Extrait choisi:
Dans le film de 1942, le Vagabond, retournant au dancing le lendemain de la fête du réveillon où il a attendu en vain Georgia et ses amis, brandit dédaigneusement sa canne devant Jack, son insolent rival, prend des poses, se brûle au poêle, avant d'être abordé par un garçon qui lui remet le mot suivant "Excusez-moi de ne pas être venue dîner chez vous. Je voudrais vous voir pour vous expliquer. Georgia". Fou de joie, Charlot se précipite à la recherche de la jeune fille tandis que Big Jim, qui vient de reconnaître son compagnon, le poursuit pour l'entraîner à la recherche de sa "montagne d'or".
Dans la version de 1925, c'est à Jack, non à Charlot, que Georgia écrit son mot, pour s'excuser de l'avoir giflé la veille et lui réaffirmer son amour. La lettre conclut "Pardonnez-moi pour hier soir. Je vous aime. Georgia". Jack après avoir lu le billet (sous les yeux de Georgia qui observe toute la scène de la mezzanine) s'en gausse avec les filles assises à sa table et le fait cyniquement porté à Charlot par un serveur, comme si c'était à lui qu'il était adressé.
On comprend mieux la liesse du vagabond- que le contenu du billet dans la version de 1942 ne pouvait guère justifier.
Après qu'il ait déclaré son amour à la jeune fille, c'est sous les rires moqueurs de la foule qu'il est traîné par Big Jim hors du saloon. Dans la version de 1942, cette sortie humiliante est habilement neutralisée par un fondu au noir qui fait disparaître l'image des spectateurs saisis d'hilarité.

Données extraites:
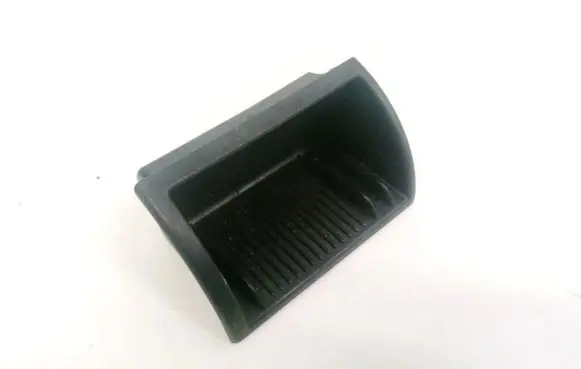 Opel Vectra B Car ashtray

* * *

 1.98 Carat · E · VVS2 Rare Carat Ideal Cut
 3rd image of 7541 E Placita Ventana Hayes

==

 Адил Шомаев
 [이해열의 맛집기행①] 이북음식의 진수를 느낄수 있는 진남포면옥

Énoncé A:
Citez mot pour mot le passage de l'extrait sur les versions de 1925 et de 1942 du film, depuis « On comprend mieux » jusqu'à « spectateurs saisis d'hilarité. ».
Énoncé B:
Reproduisez à l'identique, et sans rien d'autre, les lignes des enregistrements allant de celle qui contient « 1.98 Carat · E · VVS2 Rare Carat Ideal Cut » jusqu'à celle qui contient « 3rd image of 7541 E Placita Ventana Hayes », bornes incluses.

Résultat A:
On comprend mieux la liesse du vagabond- que le contenu du billet dans la version de 1942 ne pouvait guère justifier.
Après qu'il ait déclaré son amour à la jeune fille, c'est sous les rires moqueurs de la foule qu'il est traîné par Big Jim hors du saloon. Dans la version de 1942, cette sortie humiliante est habilement neutralisée par un fondu au noir qui fait disparaître l'image des spectateurs saisis d'hilarité.

Résultat B:
 1.98 Carat · E · VVS2 Rare Carat Ideal Cut
 3rd image of 7541 E Placita Ventana Hayes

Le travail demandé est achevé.